The magnificent country around Scutari for miles on miles square--most fertile ground, producing, beside wheat, the finest tobacco known for cigarettes generally sold as of Cavalla (and how many nervous hours I have soothed with it during these campaigns), and enormous crops of maize--lies a large part of the time every year under water, as I had found it, for the sole reason that the Drin, which ought to empty into the sea below the Boyana (the outlet of the Lake of Scutari, the Moratcha, etc.), has built a bar by its floods and abandoned its proper course, emptying into the lake a flood which the Boyana is incapable of managing.
The fortress was a relic of Dushan, little mended by the Turk, and had been three times struck by lightning, the magazine each time exploding (once while I was in Montenegro), only because the Turkish government, in putting up the lightning-rod and finding the supply of rod short, had pieced it out with telegraph wire.

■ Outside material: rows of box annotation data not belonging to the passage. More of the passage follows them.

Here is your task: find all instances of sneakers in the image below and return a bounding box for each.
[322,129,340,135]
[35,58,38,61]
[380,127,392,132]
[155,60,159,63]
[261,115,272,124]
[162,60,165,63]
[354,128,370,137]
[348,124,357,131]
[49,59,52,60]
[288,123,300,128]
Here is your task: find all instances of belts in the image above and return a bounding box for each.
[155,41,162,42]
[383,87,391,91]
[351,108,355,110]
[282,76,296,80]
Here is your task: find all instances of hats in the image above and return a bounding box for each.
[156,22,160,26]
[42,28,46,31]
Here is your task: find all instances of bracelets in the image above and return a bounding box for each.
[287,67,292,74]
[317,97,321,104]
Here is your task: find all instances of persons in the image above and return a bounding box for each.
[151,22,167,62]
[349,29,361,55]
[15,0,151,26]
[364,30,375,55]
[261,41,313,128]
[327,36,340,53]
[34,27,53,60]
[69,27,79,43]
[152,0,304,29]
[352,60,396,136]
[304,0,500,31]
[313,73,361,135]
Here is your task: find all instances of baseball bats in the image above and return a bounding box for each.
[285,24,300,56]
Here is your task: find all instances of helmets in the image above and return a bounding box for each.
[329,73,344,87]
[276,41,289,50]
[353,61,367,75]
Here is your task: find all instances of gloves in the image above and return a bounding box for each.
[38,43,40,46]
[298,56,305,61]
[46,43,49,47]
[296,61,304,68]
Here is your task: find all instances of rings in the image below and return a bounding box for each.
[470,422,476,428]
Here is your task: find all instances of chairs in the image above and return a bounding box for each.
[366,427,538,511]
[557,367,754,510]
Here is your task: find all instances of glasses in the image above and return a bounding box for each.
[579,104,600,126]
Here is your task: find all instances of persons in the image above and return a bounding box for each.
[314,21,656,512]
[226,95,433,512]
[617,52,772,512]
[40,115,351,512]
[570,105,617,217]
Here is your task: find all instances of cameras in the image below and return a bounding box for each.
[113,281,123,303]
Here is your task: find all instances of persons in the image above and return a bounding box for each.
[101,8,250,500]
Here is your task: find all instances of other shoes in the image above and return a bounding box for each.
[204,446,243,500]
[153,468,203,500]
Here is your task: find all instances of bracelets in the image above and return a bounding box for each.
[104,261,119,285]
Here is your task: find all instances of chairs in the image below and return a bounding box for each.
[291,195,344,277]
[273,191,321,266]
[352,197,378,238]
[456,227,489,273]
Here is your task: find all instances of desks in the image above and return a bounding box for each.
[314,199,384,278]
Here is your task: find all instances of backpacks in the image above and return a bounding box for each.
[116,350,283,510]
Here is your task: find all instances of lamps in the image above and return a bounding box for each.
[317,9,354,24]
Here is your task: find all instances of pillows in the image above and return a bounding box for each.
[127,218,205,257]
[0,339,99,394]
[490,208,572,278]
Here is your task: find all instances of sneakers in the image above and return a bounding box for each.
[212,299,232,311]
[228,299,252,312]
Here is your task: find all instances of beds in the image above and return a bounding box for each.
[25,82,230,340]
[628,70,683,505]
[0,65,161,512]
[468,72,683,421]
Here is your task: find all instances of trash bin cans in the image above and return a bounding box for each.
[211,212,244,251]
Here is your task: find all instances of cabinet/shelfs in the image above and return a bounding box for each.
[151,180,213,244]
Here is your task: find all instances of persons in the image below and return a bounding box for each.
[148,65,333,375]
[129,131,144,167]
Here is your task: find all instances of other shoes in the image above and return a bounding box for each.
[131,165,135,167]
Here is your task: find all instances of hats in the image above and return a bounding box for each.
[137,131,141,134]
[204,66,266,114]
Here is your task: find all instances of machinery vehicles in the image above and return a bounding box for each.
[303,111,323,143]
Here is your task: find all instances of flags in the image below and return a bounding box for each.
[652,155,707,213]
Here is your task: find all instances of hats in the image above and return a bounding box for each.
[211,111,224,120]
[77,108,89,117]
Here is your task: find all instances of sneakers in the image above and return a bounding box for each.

The body of the rod had fulfilled its destiny in attracting the lightning, while the telegraph wire, not being able to carry the load brought to it, had discharged it into the magazine.

And, when I saw it, the wire was still inviting another disaster.

I found in Eshref Pasha a most interesting and amiable personage, out of his place completely in the management of a turbulent and really hostile Christian population, with whom his very best qualities were a disqualification.